I am inspired by people with natural talents and those that are able to turn their gifts into something they love while generating income and making a living. I have friends and co-workers with entrepreneurial desires; bakers, chefs, singers, songwriters, educators who all want to share their gift(s). All seemingly desiring that push, or leap of faith to thrust them forward.
My wife (Michelle) is a classically trained lyric soprano. Without appearing pushy (at times impossible) I often remind her of her gift and that sharing it with others would mean so much to them as well as enrich her life. The conversations typically break down after she asks how she would monetize it. Michelle is clever, she does not intend for us to problem solve and figure it out, but believes this is the best way of getting me to drop it. I prefer not to attach too much value to money, this alone provides more than a few ‘discussions’ about life concerning money and ownership. There is however an implied while pursuing your dream at the end of that statement.
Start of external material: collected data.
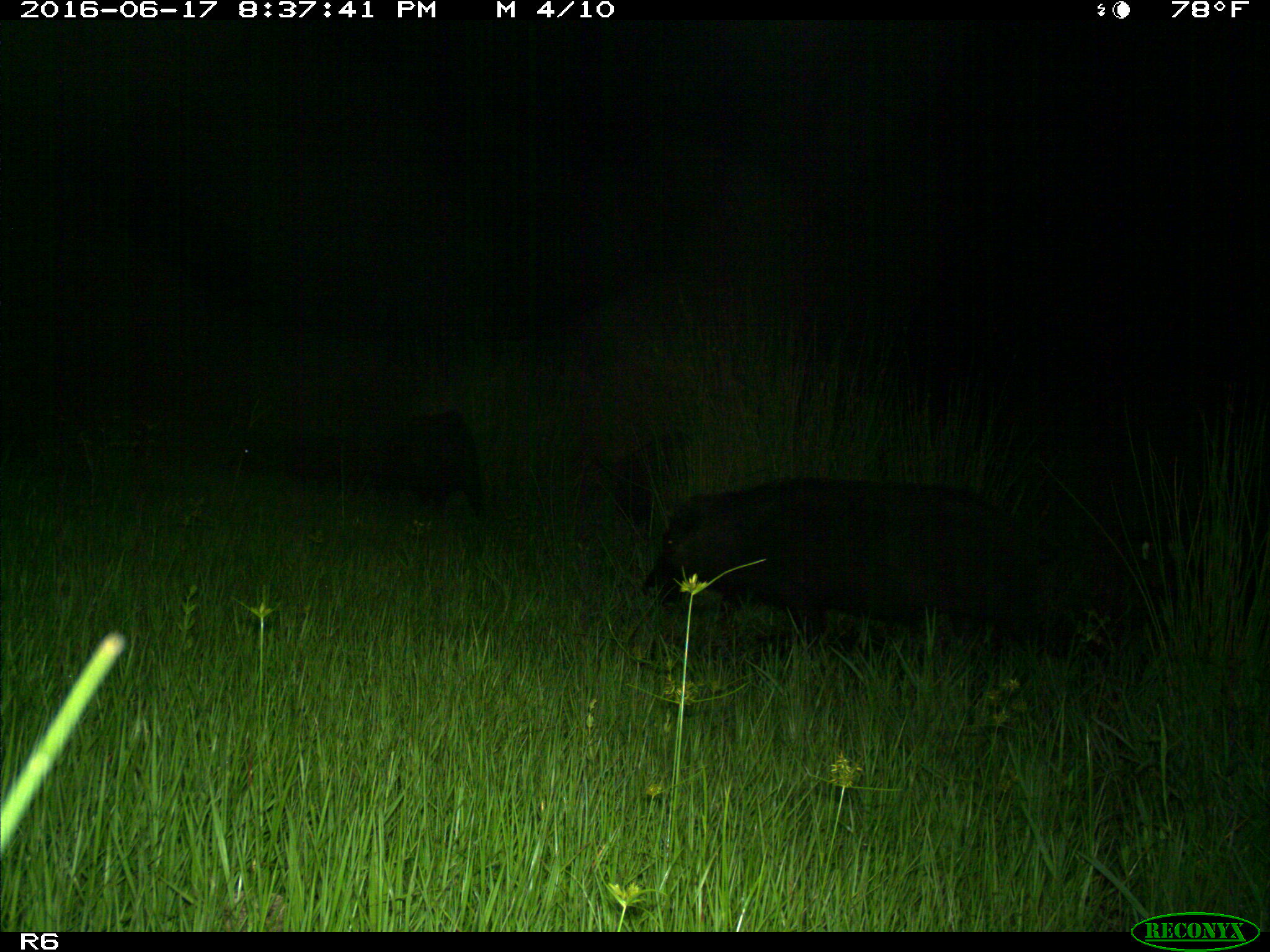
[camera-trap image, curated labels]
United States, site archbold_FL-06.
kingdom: Animalia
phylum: Chordata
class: Mammalia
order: Artiodactyla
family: Suidae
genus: Sus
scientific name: Sus scrofa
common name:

Build it and they will come, but avoid potential consequences of putting too much faith in an idea that does not have enough grounding in authenticity.
While I’ve singularly focused on her voice I’ve over looked more important gifts. The work she is doing and has been doing for over sixteen years. Maybe I’ve overlooked it as a (gift) because to me she has minimized the work as a something she has to do versus something she wants to do.
The work is authentic.
Health care management for early childhood behavioral health and early childhood development for child care has always represented the work she would do in her life and perhaps it became more important as she grew older. Identifying key areas of business and focusing on long term investment; in children and herself, she purchased land prior to the subprime mortgage crisis to build a center where she would be able to merge a gift and an opportunity. Once in a position to build she was unable to obtain financing largely due to the crisis and a credit crunch. Attempting to reduce cost to secure a smaller loan she shifted her approach to modular construction.
Fast forward to the present and she is set to close on funding for a large child care center while continuing to own and operate her current center. She has persevered and achieved her mission through hard work. She continued to face the same challenges with funding, purchasing an existing structure versus new construction however, enter the Self-Help Credit Union.
“We create and protect ownership and economic opportunity for all.”
The process, while challenging, has been incredible and the one-to-one relationship she provides to families and children was reciprocated to her.